2011
Fortalecer as Famílias por Meio da Autossuficiência Temporal
Junho de 2011


Mensagem das Professoras Visitantes

Fortalecer as Famílias por Meio da Autossuficiência Temporal

Estude este material e, conforme julgar conveniente, discuta-o com as irmãs que você visitar. Use as perguntas para ajudar no fortalecimento das irmãs e para fazer com que a Sociedade de Socorro seja parte ativa da vida delas.

Fé • Família • Auxílio

O desenvolvimento da autossuficiência — a capacidade de cuidar de nós mesmos e de nossa família — é responsabilidade de cada irmã. Tornamo-nos autossuficientes quando aprendemos a amar o trabalho, quando buscamos inspiração para encontrar as melhores formas de prover nosso próprio sustento e quando trabalhamos com os membros da família para satisfazer nossas necessidades básicas.

Quando somos autossuficientes, usamos nossas bênçãos e nossos recursos para preparar-nos e evitar problemas. A autossuficiência, porém, é fortalecida quando oramos pedindo coragem para enfrentar com fé os desafios que certamente virão. A autossuficiência também nos permite cumprir nosso convênio de cuidar dos outros.

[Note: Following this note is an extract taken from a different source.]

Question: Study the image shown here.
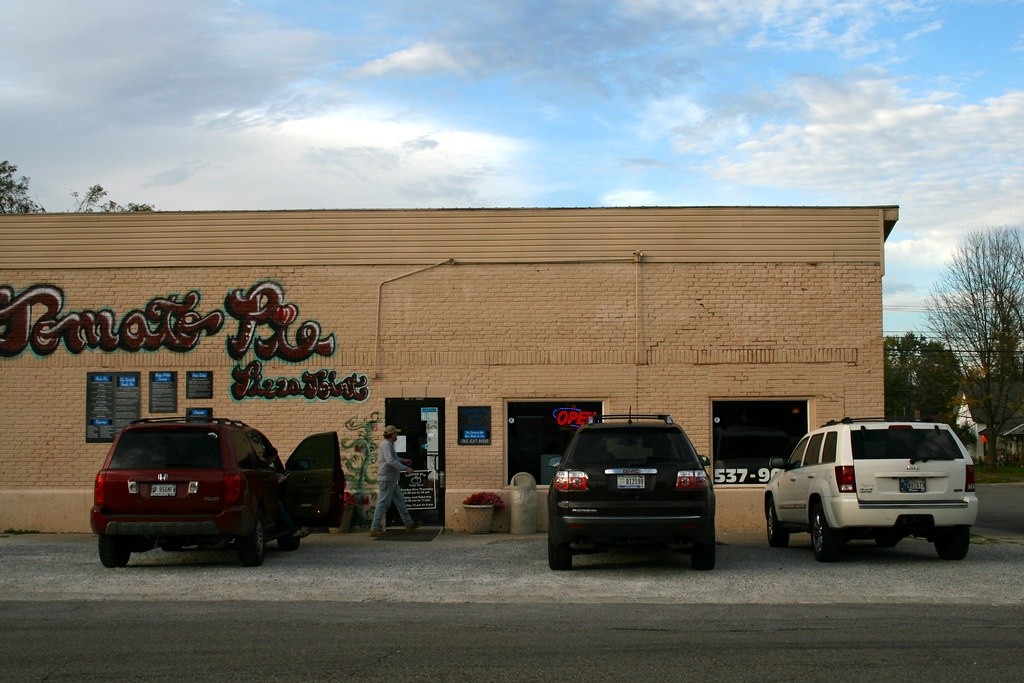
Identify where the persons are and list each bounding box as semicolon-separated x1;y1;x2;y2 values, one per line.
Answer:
369;426;421;537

Na Sociedade de Socorro, aprendemos princípios e aptidões de autossuficiência. As irmãs podem aprender sobre orçamentos, redução de dívidas, qualificação para empregos, as escrituras e o evangelho, alfabetização e educação, tecnologia, saúde física, boa forma, prevenção e recuperação da dependência, saúde social e emocional, prevenção de doenças, plantio de hortas, produção de alimentos e armazenamento, preparação para emergências e muitas outras coisas que nos ajudarão a tornar-nos autossuficientes.1

Julie B. Beck, presidente geral da Sociedade de Socorro, explica que “prover nosso próprio sustento e o de outros é prova de que somos discípulos do Senhor Jesus Cristo. (…) Quando [minha sogra] faleceu de repente no ano passado, deixou evidências de sua vida autossuficiente. Ela tinha uma recomendação válida para o Templo e escrituras e manuais de estudo do evangelho bem usados. Dividimos amorosamente potes, panelas e louças que ela usara para preparar muitas refeições. Ela deixou acolchoados para nós que havia feito com roupas velhas. Ela acreditava no antigo provérbio: ‘Use até o fim tudo o que tem, faça funcionar ou passe sem’. Vimos o armazenamento que ela havia cultivado, preservado e estocado. Particularmente tocante foram os pequenos livros de contabilidade nos quais ela cuidadosamente registrou suas despesas por muitos anos. Por ter vivido de modo previdente, ela deixou uma quantia de dinheiro que guardava para emergências, e não deixou dívidas! Mais importante, ela ensinara e inspirara muitos outros com as habilidades que adquirira durante sua vida fiel.”2

Das Escrituras:

João 13:34–35; Tiago 1:27; Mosias 4:26; Doutrina e Convênios 29:34–35; 38:30; 44:6

De Nossa História

As irmãs da Sociedade de Socorro sempre participaram da obra de salvação temporal e espiritual de almas. Toda semana, ao se reunirem, as irmãs da Sociedade de Socorro Feminina de Nauvoo informavam a situação de pessoas em necessidade. Eram feitas doações em dinheiro, bens, talentos e tempo para auxiliar os necessitados. Esse importante trabalho de aliviar o sofrimento continuou a ser o objetivo da Sociedade de Socorro ao longo das gerações.

Quando os santos chegaram ao Vale do Lago Salgado, o Presidente Brigham Young (1801–1877) aconselhou as irmãs a ajudarem os necessitados e a aprenderem habilidades que lhes permitissem cuidar de si mesmas. Ele disse: “Aprendam a sustentar-se. Armazenem cereais e farinha, poupem para a época de escassez”.3 Sob a direção do sacerdócio, a Sociedade de Socorro continua a ensinar a autossuficiência, a fim de salvaguardar a família e de incentivar a retidão pessoal e os atos de caridade, o puro amor de Cristo.

Notas

  1. Ver Manual 2: Administração da Igreja, 2010, 9.4.2.

  2. Julie B. Beck, “As Responsabilidades da Presidente da Sociedade de Socorro com Relação ao Bem-Estar”, Princípios Básicos de Bem-Estar e Autossuficiência 2009, p. 6.

  3. Ensinamentos dos Presidentes da Igreja: Brigham Young, 1997, p. 231.